## [What to produce]
Could you extract, word for word, the part of the Hadoop interview that opens with the words containing "Hadoop creator Doug" and closes with "precursor called Nutch."?

## [Reading passage]

################

Hadoop creator Doug Cutting on evolving and succeeding in open source

Derrick Harris
> S C A L E
Published in
13 min readDec 2, 2015

--

Doug Cutting helped create Apache Hadoop nearly a decade ago while working at Yahoo, where he helped the project become an open source juggernaut and the figurehead of the big data movement. In 2009, Cutting joined Cloudera as chief architect and continues to evangelize Hadoop, help lead the Apache project, and make the technology consumable by mainstream enterprises.

Before Hadoop, Cutting worked primarily in web search, developing the open source Lucene search engine, as well as a Hadoop precursor called Nutch.

In this interview, which has been edited for clarity, Cutting shares his opinion on the continuing evolution of Hadoop, the rise of Apache Spark, and the challenges facing open source projects and the companies that want to monetize them.

SCALE: When people say “Hadoop” today, what does that mean? I think it means a lot more than it probably did a few years ago.

DOUG CUTTING: Definitely. It started out meaning this one project, but pretty rapidly, as other projects started up that depended on Hadoop, people started referring to the whole collection as Hadoop.

It has come to mean this movement of folks onto a platform based around open source. In the long term it might evolve completely away from Hadoop as a technology, but we’ll still refer to the ecosystem as “Hadoop.” I think it’s more the data-processing style that Hadoop established that people now refer to.

You work at Cloudera, which now markets the idea of a “data hub” or platform rather than a distribution of Hadoop. Does this have something to do with this evolution of the technology?

Calling something a distribution of Hadoop was always a problematic phrase. With all these different interests at play, Apache has tried to, and ought to, maintain its trademark.

And Cloudera needs to develop its own product identity. So at some point we actually switched to CDH and removed all association of the word Hadoop with CDH. Most people think of it as meaning Cloudera’s Distribution of Hadoop, but it doesn’t say that anywhere.

Cloudera would like to move people toward thinking about our Enterprise Data Hub as the technology we’re selling. But it’s hard to say whether that’s what the world will end up doing. Language is a complicated social phenomenon. The legal and business interests are only one factor at play.

################

## [Dataset content]
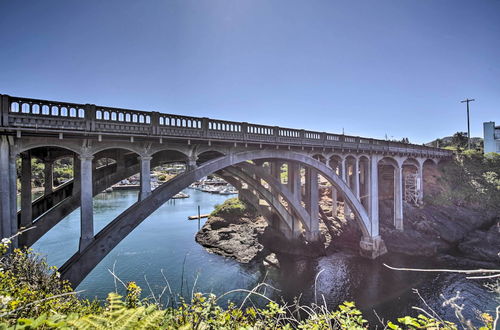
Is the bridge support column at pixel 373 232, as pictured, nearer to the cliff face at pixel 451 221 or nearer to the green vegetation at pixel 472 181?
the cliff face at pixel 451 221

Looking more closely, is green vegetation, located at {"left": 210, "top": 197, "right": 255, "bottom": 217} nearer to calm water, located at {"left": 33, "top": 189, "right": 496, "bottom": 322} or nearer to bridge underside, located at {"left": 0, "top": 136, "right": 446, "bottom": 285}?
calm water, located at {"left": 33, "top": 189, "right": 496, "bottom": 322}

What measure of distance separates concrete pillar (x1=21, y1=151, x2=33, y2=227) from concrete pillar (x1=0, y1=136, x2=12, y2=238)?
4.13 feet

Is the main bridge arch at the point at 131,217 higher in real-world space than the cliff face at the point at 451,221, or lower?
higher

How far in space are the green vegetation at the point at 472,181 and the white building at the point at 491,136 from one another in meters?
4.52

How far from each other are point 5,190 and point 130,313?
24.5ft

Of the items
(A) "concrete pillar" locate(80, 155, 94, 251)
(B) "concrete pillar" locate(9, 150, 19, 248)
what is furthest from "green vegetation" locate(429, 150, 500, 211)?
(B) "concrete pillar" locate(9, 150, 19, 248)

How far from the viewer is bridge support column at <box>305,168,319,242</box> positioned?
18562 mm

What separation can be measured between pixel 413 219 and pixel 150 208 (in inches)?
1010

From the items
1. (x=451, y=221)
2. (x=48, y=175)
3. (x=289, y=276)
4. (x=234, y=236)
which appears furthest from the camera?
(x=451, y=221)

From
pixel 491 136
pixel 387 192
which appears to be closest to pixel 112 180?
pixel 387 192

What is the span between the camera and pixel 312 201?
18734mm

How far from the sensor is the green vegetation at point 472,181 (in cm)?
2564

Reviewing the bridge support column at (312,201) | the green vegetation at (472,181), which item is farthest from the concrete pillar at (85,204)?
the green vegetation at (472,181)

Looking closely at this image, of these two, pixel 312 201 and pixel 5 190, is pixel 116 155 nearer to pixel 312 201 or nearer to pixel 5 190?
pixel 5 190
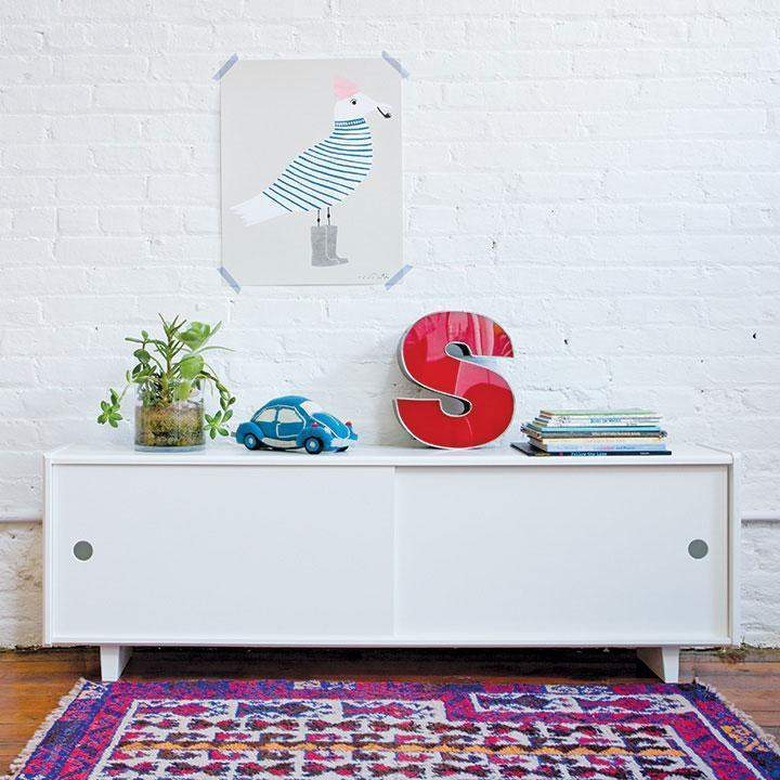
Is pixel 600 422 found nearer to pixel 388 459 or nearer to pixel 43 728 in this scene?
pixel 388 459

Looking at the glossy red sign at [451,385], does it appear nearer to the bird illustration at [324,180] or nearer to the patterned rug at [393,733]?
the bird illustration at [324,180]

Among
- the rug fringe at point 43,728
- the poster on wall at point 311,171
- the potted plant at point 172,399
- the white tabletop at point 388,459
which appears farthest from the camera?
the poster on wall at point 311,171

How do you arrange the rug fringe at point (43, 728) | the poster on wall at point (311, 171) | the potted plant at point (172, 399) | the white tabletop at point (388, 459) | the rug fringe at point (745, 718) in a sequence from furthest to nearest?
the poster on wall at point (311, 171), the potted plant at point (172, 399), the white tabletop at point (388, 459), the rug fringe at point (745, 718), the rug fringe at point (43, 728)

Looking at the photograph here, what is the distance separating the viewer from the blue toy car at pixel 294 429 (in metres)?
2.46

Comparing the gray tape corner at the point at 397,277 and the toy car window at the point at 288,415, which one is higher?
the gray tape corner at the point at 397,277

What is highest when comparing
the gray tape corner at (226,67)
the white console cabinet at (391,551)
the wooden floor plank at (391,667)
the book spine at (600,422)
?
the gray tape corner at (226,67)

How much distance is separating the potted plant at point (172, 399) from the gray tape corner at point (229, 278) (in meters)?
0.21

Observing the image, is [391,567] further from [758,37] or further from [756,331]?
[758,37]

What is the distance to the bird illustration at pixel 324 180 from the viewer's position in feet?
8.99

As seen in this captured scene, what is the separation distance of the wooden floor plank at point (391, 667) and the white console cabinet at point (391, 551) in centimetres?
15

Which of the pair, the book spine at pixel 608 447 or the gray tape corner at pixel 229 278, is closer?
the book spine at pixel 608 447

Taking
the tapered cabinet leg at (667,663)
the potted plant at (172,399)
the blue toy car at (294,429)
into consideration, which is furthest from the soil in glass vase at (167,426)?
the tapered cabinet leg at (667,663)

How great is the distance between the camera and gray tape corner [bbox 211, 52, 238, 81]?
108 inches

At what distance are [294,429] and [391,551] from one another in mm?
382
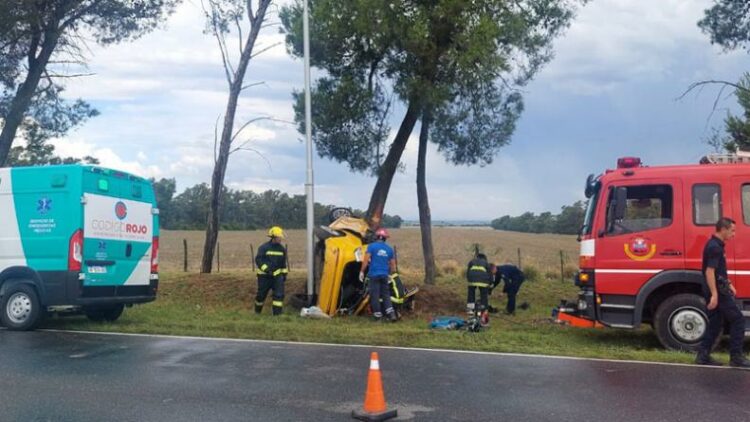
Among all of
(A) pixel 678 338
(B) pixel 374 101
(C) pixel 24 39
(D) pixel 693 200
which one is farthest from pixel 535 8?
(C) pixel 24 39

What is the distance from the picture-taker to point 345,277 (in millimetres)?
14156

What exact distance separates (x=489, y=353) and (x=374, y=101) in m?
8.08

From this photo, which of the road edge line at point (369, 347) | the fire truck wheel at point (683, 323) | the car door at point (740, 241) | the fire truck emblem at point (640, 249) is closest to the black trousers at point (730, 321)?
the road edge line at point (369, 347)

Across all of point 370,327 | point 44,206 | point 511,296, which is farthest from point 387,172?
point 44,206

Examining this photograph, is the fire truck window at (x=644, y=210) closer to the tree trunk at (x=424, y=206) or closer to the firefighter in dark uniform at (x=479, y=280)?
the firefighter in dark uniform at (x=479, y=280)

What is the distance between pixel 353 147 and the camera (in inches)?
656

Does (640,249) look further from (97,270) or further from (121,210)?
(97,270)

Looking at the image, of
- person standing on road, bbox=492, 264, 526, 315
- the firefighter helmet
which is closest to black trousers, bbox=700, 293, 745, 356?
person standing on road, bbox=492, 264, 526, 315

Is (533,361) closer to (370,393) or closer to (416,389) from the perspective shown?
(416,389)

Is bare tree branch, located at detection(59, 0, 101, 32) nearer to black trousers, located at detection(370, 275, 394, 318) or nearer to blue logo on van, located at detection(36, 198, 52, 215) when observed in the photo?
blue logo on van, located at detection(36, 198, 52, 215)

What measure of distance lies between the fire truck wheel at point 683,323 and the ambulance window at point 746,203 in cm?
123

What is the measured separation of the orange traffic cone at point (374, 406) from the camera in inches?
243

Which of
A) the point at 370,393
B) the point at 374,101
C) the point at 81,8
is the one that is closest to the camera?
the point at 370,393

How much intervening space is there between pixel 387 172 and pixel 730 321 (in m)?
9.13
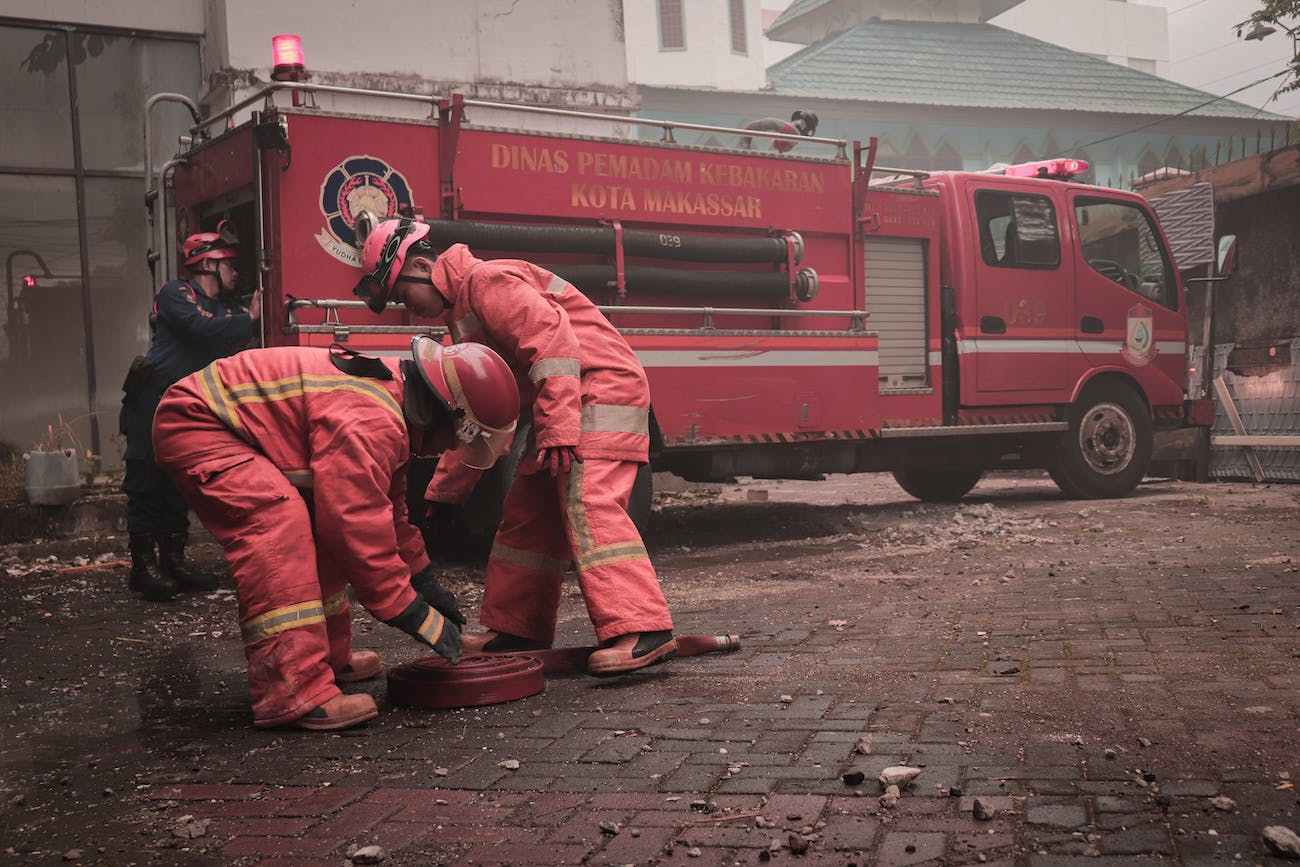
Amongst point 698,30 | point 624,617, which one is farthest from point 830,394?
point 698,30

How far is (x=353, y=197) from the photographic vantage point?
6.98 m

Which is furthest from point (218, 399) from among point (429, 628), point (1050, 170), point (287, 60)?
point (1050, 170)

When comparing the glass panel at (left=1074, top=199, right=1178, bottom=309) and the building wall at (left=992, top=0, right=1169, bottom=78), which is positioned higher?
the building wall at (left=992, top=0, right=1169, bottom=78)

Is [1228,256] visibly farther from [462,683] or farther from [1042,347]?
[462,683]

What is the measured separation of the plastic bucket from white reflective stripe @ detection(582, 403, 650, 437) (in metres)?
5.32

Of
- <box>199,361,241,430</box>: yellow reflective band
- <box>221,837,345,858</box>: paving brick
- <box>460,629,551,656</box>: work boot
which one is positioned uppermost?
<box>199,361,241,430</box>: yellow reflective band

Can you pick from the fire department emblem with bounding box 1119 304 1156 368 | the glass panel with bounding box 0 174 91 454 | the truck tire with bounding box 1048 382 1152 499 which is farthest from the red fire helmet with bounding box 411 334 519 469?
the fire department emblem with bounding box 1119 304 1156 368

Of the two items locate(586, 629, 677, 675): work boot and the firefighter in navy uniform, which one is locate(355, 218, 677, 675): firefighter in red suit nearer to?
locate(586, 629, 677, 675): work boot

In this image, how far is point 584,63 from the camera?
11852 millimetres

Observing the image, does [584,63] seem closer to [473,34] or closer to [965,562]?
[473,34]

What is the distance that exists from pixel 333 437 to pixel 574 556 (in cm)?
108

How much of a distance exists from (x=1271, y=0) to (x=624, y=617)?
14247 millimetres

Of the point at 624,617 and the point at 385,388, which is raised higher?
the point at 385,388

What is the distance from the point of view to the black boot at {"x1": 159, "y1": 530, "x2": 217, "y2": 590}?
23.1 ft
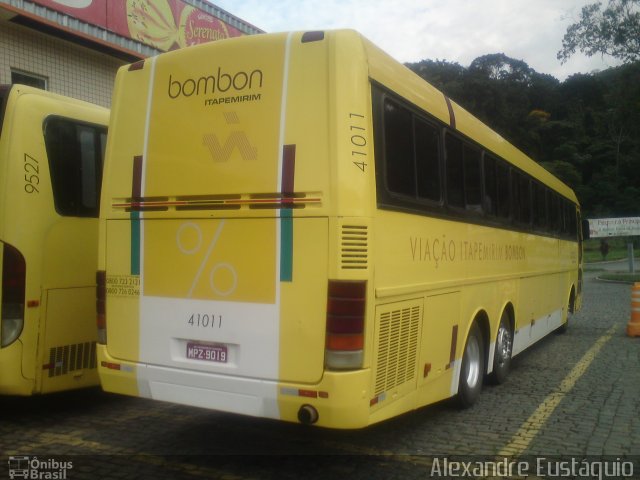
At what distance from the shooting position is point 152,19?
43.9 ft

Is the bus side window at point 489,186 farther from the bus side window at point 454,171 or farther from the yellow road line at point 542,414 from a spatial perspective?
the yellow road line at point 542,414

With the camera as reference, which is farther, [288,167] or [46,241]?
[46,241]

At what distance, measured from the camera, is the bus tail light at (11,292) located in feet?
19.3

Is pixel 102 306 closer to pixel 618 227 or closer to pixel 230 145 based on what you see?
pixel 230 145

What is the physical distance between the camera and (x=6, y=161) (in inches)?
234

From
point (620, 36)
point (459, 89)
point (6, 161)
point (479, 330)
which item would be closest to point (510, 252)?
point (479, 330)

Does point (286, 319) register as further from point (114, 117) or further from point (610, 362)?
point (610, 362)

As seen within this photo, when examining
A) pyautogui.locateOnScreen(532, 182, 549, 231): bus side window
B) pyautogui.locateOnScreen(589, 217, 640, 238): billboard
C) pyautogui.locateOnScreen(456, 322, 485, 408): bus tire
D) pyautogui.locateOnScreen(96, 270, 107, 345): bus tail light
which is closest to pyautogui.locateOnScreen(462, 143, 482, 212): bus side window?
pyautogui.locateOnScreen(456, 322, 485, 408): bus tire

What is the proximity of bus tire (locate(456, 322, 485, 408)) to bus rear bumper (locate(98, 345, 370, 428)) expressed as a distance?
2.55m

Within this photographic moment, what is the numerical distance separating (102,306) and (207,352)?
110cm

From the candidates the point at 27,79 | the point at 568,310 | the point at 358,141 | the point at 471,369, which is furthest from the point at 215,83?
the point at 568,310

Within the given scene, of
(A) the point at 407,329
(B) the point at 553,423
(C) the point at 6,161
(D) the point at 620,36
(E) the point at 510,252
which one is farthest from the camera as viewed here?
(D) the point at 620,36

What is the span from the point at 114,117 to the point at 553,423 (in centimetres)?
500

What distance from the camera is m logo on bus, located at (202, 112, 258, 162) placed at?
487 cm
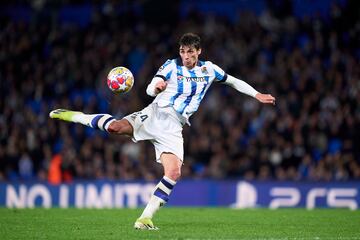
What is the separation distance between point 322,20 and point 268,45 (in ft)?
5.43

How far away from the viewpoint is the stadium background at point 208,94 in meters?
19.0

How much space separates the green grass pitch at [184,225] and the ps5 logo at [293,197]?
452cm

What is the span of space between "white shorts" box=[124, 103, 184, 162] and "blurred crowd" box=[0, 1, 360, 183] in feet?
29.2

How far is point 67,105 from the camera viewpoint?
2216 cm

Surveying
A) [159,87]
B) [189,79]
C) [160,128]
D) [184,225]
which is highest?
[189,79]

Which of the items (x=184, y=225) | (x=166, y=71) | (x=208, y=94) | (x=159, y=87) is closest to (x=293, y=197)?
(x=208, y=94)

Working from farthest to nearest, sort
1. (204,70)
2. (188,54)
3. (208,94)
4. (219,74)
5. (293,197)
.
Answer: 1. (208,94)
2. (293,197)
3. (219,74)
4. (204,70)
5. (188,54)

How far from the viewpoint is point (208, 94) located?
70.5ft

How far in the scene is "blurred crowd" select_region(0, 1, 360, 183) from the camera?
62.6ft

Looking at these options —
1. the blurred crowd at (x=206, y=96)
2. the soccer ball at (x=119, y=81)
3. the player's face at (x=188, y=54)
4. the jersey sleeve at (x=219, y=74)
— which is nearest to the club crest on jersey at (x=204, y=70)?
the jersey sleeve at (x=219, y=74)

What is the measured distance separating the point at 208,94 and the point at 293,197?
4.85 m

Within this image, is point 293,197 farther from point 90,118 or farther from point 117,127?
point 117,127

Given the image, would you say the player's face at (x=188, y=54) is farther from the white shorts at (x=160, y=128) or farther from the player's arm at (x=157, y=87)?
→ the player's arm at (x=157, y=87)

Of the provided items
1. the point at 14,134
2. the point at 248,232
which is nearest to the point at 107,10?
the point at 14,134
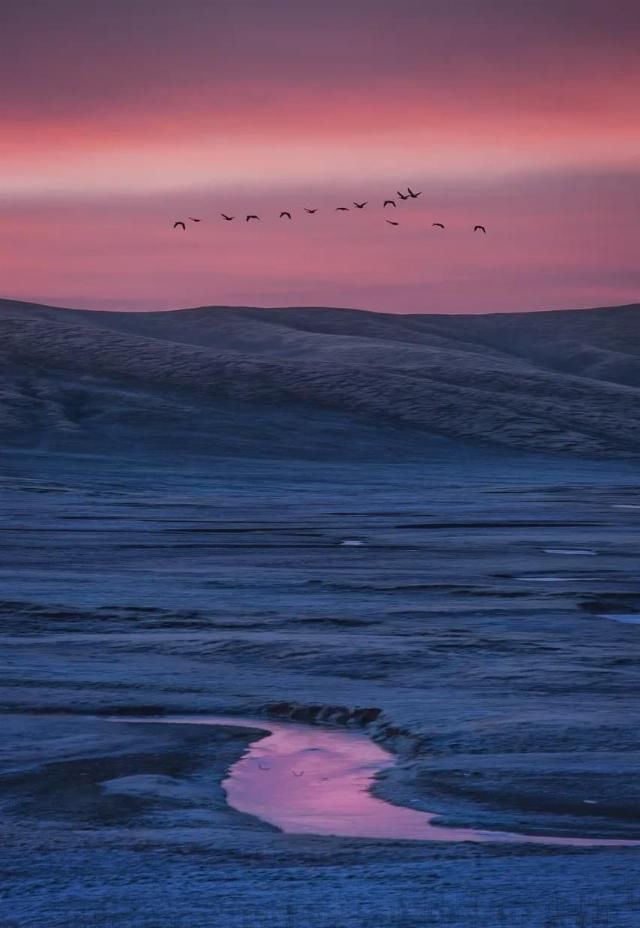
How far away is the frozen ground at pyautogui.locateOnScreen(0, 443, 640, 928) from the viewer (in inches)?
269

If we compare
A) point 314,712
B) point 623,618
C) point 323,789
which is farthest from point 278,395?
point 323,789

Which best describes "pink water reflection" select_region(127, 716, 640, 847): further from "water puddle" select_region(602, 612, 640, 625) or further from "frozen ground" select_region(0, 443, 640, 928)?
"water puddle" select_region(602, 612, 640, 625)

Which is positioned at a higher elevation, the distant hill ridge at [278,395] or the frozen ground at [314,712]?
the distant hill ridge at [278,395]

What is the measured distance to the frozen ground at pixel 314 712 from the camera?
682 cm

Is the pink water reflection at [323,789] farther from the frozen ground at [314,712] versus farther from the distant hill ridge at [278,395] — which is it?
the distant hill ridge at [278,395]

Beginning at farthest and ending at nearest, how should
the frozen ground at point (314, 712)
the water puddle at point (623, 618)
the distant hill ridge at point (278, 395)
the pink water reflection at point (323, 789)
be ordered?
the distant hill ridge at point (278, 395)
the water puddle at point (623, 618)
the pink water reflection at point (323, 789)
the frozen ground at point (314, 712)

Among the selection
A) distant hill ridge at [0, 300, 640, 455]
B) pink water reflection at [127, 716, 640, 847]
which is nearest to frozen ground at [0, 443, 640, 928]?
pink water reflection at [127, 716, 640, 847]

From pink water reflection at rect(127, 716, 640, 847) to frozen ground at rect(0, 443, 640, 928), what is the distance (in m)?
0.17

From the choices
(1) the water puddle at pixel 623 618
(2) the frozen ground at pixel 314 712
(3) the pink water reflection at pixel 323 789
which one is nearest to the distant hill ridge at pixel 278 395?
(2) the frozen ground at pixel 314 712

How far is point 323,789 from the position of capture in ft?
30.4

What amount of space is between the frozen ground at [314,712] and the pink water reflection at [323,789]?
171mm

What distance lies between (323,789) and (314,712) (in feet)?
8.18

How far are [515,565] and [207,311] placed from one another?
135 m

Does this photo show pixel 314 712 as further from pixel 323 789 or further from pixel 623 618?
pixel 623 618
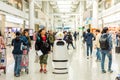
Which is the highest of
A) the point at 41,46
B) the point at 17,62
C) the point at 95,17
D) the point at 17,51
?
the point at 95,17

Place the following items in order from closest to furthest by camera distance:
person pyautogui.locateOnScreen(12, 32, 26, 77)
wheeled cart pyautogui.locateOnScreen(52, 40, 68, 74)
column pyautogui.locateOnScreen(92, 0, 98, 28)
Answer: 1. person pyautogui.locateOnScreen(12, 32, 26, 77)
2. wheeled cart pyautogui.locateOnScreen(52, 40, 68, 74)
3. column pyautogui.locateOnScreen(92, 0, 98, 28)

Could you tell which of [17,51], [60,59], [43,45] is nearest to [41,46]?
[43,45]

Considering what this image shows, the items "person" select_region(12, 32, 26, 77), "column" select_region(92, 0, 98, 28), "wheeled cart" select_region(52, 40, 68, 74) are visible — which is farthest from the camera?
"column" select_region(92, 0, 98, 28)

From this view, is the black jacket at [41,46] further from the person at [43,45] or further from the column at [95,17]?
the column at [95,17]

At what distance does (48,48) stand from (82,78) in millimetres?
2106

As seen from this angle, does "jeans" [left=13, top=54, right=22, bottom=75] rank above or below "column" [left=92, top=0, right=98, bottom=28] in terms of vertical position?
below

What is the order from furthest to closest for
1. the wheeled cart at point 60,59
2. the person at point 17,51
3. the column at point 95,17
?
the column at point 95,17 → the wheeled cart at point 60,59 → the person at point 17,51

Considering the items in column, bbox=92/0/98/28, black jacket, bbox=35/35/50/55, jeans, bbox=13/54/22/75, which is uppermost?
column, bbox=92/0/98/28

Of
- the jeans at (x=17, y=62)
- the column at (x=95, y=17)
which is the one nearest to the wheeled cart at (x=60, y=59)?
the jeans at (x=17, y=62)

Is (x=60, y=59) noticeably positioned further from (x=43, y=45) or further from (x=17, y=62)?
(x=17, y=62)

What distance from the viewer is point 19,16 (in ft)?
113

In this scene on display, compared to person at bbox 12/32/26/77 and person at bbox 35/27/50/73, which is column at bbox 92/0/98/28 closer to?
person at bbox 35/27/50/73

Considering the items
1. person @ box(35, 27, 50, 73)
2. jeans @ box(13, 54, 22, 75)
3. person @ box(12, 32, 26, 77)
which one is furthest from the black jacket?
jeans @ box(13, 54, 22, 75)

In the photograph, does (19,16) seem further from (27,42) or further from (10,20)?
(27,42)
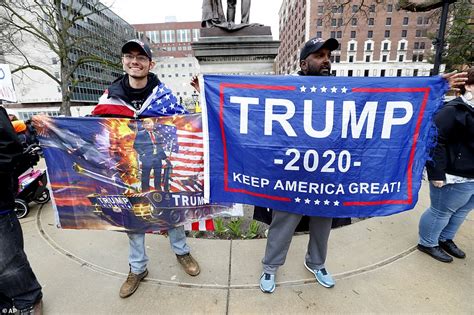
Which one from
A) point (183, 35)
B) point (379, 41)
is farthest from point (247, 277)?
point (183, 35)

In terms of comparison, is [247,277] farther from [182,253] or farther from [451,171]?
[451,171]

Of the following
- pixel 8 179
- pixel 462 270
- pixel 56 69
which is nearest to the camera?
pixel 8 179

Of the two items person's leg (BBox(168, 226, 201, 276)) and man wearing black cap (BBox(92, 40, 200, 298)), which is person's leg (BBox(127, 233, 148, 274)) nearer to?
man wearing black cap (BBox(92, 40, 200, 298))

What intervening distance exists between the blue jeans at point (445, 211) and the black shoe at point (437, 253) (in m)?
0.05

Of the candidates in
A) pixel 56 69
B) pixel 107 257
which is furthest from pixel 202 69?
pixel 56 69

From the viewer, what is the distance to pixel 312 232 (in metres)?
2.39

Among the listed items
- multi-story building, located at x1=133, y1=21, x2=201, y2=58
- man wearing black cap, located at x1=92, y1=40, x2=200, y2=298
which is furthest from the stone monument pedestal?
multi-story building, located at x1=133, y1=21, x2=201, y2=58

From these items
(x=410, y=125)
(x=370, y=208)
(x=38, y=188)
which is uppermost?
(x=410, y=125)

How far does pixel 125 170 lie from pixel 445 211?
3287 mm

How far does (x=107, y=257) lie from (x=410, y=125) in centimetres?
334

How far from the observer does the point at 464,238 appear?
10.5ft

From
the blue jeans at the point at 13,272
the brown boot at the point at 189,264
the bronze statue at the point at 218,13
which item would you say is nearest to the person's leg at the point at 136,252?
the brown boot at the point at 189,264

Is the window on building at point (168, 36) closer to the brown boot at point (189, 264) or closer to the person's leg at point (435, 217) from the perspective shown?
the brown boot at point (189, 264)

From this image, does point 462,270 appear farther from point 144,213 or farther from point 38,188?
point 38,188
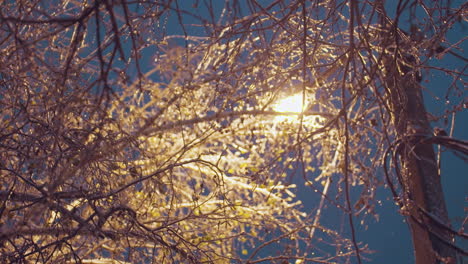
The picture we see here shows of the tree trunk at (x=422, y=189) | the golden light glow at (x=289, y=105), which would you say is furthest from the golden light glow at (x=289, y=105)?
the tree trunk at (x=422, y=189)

################

## [Complete output]
Hadoop creator Doug Cutting on evolving and succeeding in open source

Derrick Harris
> S C A L E
Published in
13 min readDec 2, 2015

--

Doug Cutting helped create Apache Hadoop nearly a decade ago while working at Yahoo, where he helped the project become an open source juggernaut and the figurehead of the big data movement. In 2009, Cutting joined Cloudera as chief architect and continues to evangelize Hadoop, help lead the Apache project, and make the technology consumable by mainstream enterprises.

Before Hadoop, Cutting worked primarily in web search, developing the open source Lucene search engine, as well as a Hadoop precursor called Nutch.